Tous les vaccins inactivés existant actuellement contiennent des traces de protéines d’œuf et ils ne doivent donc pas être utilisés chez le sujet allergique à celles-ci.

Les modifications génétiques constantes des virus grippaux imposent d’ajuster chaque année la composition du vaccin de façon à y introduire les souches les plus récentes A(H3N2), A(H1N1) et B en circulation.

Le réseau mondial de l'Organisation mondiale de la Santé pour la surveillance de la grippe établit chaque année la composition du vaccin. Il rassemble 112 centres nationaux de la grippe dans 83 pays et il est chargé de contrôler les virus en circulation chez l’homme et d’identifier rapidement les nouvelles souches. Sur la base des informations recueillies par le réseau, l’OMS recommande chaque année la composition du vaccin pour qu’il soit efficace contre les trois souches les plus virulentes en circulation.

Traitement et prophylaxie : agents antiviraux

Pour la plupart des sujets, la grippe est une infection des voies respiratoires supérieures qui dure quelque jours et ne demande qu’un traitement symptomatique, l’organisme du maladie éliminant lui-même le virus pendant cette période. Les antibiotiques, comme la pénicilline, sont des agents antibactériens sans aucune action sur les virus. Ils ne jouent donc aucun rôle dans le traitement de la grippe chez un sujet normalement en bonne santé mais peuvent servir à traiter les complications.
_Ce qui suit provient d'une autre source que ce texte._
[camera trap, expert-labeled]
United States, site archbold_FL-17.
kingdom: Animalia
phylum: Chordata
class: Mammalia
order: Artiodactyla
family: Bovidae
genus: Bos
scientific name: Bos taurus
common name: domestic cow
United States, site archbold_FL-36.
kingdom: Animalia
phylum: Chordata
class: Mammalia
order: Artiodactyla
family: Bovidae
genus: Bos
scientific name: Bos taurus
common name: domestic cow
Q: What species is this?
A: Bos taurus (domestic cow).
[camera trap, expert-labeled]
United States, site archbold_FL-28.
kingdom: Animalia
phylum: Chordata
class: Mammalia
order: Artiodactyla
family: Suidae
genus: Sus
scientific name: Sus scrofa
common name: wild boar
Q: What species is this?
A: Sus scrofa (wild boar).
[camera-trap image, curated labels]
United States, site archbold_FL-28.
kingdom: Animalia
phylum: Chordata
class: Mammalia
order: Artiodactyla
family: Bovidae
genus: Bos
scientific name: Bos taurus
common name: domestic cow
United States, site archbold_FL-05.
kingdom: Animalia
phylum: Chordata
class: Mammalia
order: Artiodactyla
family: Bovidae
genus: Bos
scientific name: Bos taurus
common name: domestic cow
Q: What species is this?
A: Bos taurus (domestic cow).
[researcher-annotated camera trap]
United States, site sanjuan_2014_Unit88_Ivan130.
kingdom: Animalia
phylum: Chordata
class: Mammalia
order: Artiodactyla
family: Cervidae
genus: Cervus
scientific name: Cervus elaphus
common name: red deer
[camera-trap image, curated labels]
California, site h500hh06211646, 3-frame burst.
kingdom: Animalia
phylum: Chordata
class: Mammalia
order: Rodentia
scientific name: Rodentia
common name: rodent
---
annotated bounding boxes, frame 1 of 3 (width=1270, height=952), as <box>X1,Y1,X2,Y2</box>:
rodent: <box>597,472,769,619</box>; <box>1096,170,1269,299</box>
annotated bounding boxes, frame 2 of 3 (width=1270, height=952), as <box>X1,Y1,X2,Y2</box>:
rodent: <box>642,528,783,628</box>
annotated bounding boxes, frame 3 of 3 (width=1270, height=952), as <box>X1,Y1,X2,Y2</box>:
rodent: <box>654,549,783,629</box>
Les antiviraux sont un complément important à la vaccination pour le traitement et la prévention de la grippe. Ils ne peuvent toutefois se substituer au vaccin. On dispose depuis plusieurs années de quatre antiviraux qui agissent en empêchant la réplication du virus. Ils présentent des différences au niveau de la pharmacocinétique, des effets secondaires, des voies d’administration, des tranches d’âge ciblées, des posologies et des coûts.

Lorsqu’ils sont administrés avant l’infection ou aux premiers stade de la maladie (dans les deux jours suivant l’apparition des symptômes), les antiviraux peuvent prévenir l’infection ou, si elle s’est déjà installée, réduire la durée des symptômes d’un à deux jours.

Pendant plusieurs années, l’amantadine et la rimantadine ont été les seuls antiviraux. Même s’ils présentent l’avantage d’être relativement peu onéreux, ces deux médicaments ne sont efficaces que contre les virus de type A et peuvent avoir de graves effets secondaires (délires et convulsions survenant surtout à forte dose chez les personnes âgées). Lorsqu’ils sont utilisés à plus faible dose, pour la prophylaxie en cas de pandémie, ces effets sont beaucoup moins susceptibles de survenir. En outre, les virus tendent à développer des résistances.

Une nouvelle classe d’antiviraux, les inhibiteurs de la neuraminidase, est apparue ensuite. On y trouve le zanamivir et l’oseltamivir, qui ont moins d’effets secondaires (même si le zanamivir peut exacerber l’asthme et d’autres affections respiratoires chroniques) et les virus développent moins de résistances. Ces médicaments sont onéreux cependant et ne sont pas disponibles dans un grand nombre de pays.

En cas d’atteinte grave, il peut s’avérer nécessaire d’hospitaliser le malade et de le placer sous soins intensifs, antibiothérapie pour la prévention des surinfections et assistance respiratoire.